そんな困難な状況の中、昨日ようやく全体練習を再開し、チームはほぼ準備期間のないままに明後日、8月1日の柏レイソル戦に臨む。それでも、マッシモ・フィッカデンティ監督はまったく動じていなかった。
「一番最初に前提として、とにかくそのときにできるベストを尽くそうと。自分たち次第で変えられることは変えてやっていこうと。そうではない部分の影響もどうしても受けるでしょうが、全力でやっていく。今年、勝つためにはチームとしてどんな困難にも崩れないという強さが求められるし、それを見せなければいけないと思います。選手たちは姿勢を見せてくれましたし、全体練習の数は通常よりも少ないですが、それでもいい準備はできた。この状況の中できることに全力で取り組めたので、いいゲームができると思います」
指揮官が見るのは前だけだ。
「コンディション面は関しては何の影響もない。とにかく前を向いて、今から何ができるか。この先どうしていくかしか、取り組みようがないですから。今まで起きたことは、もう起きてしまっていること。この状況の中で私たちはやれることをやってきました。自信を持ってグラウンドに入ろう、と。それだけです」
コロナ禍の中でリーグ戦を戦うとは、そういうこと。なんでも起こり得る状況を受け入れ、できることをしっかりやるだけ。
「そういう状況でも一人ひとりが強くあろうと、選手に話しをしました。もちろん元の日常に戻ることを願っていますが、いつまで続くか分からないですし、そういった恐怖というか、安心できない状態と付き合いながら生活していくしかない。PCR検査を3回受けても、きょう、どこかで感染する恐れがある。われわれは元々、すごく気を付けていた中で、こういうことが起こってしまったわけです。自分の中で少しでも気を付けられる部分があるんだったら、そうやって過ごそうと、選手たちを一緒にそういう確認をしました」
ウィズ・コロナ時代のサッカーはかくあるべし。それが今、自分たちにできることだと、フィッカデンティ監督は腹をくくっていた。次節の対戦相手は柏レイソルは、現在3連勝中。はたしてどんな戦いを見せるのか。
「いつもの通りの準備をした上で、われわれがやるべき試合展開に持っていかなければいけない。向こうのいいところは出させない。こちらが主導権を握る試合をやらなければと思います」
困難の中、次の試合に照準を合わせる指揮官は、その先もしっかり見据えていた。クラブにこんなリクエストをしたと明かす。

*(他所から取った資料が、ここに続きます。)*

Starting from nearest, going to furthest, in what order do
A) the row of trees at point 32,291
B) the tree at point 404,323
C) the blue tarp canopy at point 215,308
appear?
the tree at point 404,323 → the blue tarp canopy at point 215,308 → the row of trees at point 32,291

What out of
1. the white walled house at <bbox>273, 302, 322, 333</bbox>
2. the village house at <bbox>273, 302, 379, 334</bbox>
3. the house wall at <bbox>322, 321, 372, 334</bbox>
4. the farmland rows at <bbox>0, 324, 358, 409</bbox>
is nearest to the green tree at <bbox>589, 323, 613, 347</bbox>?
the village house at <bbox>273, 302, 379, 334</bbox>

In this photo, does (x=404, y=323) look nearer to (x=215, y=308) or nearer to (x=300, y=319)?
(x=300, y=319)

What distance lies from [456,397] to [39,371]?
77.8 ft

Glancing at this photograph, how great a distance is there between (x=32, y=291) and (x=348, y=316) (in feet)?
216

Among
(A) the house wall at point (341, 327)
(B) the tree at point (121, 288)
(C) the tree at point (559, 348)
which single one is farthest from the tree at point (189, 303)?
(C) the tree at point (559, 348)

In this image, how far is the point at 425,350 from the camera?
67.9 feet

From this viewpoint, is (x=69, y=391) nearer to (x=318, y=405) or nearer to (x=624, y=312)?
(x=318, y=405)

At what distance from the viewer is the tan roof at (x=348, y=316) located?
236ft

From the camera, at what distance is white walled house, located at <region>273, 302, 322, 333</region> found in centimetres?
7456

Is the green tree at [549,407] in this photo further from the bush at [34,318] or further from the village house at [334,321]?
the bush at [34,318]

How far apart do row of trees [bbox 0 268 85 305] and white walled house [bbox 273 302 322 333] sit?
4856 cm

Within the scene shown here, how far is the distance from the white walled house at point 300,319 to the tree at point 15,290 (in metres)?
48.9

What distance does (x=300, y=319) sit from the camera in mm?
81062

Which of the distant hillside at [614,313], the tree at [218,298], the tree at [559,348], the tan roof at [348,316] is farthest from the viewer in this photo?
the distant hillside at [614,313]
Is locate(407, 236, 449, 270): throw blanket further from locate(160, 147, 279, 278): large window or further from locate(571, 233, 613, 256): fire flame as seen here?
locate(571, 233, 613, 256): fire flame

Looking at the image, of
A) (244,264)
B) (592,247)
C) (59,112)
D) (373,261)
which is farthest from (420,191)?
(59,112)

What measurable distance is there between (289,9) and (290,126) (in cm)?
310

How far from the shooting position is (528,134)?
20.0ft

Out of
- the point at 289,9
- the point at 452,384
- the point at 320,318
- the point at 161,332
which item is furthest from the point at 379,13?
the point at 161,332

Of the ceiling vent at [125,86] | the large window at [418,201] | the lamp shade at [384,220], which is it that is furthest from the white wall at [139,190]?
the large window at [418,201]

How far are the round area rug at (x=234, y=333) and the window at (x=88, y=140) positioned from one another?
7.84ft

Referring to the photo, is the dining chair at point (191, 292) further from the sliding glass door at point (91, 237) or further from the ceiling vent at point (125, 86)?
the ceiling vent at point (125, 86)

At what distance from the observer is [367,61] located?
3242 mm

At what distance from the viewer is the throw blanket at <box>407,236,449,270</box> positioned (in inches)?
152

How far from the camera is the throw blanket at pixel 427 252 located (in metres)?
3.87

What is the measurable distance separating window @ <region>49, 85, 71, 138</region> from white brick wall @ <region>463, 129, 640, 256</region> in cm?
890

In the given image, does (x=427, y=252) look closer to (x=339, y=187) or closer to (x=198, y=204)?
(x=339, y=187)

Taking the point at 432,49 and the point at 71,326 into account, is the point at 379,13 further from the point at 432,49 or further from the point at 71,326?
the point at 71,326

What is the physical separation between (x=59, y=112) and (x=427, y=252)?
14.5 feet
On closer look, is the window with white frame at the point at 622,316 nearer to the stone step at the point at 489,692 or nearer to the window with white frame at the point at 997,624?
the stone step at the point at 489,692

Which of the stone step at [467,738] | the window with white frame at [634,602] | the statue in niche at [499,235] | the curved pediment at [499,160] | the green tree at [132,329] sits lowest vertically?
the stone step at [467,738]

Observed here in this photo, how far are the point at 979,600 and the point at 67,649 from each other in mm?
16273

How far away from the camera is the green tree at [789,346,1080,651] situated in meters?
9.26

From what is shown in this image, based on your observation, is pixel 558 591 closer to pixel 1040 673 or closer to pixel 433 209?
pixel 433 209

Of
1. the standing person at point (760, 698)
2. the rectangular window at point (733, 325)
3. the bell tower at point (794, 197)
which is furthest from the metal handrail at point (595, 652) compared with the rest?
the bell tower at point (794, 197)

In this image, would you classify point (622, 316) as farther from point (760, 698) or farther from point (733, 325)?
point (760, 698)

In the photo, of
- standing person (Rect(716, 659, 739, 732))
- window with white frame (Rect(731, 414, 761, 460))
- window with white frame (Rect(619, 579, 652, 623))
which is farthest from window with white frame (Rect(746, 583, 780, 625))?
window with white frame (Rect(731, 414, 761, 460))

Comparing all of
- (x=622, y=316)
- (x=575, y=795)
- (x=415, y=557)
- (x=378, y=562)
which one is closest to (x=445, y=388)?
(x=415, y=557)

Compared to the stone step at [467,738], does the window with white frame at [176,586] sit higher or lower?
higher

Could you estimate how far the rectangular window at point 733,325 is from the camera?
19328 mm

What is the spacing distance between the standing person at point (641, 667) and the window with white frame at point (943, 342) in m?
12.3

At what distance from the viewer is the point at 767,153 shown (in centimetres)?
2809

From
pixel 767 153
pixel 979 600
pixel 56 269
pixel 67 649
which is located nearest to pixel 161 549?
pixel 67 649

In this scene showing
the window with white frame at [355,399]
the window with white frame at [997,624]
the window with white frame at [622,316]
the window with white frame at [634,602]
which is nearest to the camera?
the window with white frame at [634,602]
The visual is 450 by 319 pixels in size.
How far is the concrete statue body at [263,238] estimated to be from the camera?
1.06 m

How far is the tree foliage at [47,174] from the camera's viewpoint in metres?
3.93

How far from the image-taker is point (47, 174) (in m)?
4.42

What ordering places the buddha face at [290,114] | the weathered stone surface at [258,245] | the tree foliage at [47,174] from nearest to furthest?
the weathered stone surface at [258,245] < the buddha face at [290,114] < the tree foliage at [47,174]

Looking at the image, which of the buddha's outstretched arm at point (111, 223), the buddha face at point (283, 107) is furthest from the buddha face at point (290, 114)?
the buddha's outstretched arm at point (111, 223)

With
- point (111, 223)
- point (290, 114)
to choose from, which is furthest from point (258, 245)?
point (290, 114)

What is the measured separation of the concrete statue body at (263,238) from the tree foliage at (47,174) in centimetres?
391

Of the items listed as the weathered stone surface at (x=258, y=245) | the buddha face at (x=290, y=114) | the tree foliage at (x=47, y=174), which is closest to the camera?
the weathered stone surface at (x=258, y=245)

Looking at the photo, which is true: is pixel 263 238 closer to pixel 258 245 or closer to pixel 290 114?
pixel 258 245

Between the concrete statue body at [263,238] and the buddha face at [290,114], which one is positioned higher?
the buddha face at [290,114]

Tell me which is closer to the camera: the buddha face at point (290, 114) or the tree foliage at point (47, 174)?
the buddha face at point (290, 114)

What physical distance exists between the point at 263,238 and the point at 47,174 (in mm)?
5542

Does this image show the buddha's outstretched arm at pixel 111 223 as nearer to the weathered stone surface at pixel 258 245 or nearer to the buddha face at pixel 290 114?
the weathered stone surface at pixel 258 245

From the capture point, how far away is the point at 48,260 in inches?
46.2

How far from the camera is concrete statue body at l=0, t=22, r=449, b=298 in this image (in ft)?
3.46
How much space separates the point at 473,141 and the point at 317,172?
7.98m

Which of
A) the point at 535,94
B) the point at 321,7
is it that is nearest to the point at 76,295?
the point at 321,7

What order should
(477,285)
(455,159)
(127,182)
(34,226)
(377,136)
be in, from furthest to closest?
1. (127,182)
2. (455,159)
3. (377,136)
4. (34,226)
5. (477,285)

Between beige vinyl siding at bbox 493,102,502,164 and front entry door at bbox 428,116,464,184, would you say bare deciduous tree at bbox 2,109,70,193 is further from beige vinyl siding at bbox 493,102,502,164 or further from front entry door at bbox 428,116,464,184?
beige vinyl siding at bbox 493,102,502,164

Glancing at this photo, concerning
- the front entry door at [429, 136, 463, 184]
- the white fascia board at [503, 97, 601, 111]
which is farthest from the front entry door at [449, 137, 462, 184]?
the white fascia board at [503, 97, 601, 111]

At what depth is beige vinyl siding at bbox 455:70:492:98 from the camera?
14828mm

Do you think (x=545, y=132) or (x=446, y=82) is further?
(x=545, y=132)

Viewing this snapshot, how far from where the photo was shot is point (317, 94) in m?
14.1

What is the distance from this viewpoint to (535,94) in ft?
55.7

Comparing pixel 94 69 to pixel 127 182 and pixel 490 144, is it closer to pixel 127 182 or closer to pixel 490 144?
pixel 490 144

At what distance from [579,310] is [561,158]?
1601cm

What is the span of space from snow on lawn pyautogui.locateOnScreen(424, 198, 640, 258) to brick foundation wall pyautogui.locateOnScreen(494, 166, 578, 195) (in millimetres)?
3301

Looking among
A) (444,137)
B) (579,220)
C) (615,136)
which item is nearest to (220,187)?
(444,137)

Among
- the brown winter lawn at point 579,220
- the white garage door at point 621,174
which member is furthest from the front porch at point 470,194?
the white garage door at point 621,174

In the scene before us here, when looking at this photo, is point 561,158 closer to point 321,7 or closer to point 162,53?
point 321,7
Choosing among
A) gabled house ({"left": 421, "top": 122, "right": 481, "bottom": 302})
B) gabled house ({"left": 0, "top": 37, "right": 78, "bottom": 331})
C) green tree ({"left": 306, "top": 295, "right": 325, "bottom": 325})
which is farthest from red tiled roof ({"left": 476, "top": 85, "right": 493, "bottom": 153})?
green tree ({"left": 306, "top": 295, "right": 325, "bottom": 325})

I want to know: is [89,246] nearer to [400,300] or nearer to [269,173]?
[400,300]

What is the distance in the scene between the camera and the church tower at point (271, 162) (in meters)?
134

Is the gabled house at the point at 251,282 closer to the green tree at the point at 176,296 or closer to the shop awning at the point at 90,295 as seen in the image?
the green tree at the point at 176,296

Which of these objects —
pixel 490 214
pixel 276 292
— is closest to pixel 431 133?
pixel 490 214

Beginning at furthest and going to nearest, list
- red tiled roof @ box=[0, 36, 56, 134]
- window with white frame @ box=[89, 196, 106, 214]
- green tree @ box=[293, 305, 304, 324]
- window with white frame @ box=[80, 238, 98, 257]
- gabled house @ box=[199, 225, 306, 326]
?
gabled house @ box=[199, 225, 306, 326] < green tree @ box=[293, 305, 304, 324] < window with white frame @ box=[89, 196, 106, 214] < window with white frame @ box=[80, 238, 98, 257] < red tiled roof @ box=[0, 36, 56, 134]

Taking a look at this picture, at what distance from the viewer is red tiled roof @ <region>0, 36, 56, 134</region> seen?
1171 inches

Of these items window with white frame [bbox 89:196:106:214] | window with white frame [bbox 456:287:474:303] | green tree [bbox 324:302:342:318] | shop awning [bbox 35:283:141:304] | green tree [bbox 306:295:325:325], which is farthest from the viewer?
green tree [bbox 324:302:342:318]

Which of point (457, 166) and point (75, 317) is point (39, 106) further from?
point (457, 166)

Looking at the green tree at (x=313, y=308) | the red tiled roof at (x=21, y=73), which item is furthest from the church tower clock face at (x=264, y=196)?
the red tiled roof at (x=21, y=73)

「(延期された試合の)日程がはっきりして、連戦、連戦となっていったときに影響を受けるかもしれません。幸い、私たちは今、いい状態で取りくめていますし、結果にもこだわりながらやっている。結果はついてきたものでいいというよりはいい結果を狙いにいく。そんな中でクラブに私の方からリクエストしたのは、もう少し選手層を厚くしていかないと、どこかで息切れしてしまうのではないかということ。新しいメンバーを加えた上で、今年こういうチームが出来上がった。クラブがすごく努力をしてくれました。そこで『まあままいいところまで行ったね』で終わらせてしまうのか、『やるならとことんやろう』という姿勢でやるのか。クラブに、そういった支えもしていただけたらなと思います」
選手層の拡充を望むのは、むろん、タイトル奪取のためだ。コロナの影響があったから、という言い訳はするつもりはない。選手一人ひとりが強くあろうと説く指揮官は、自身もタイトル獲得を目指し、力強く歩を進めていく。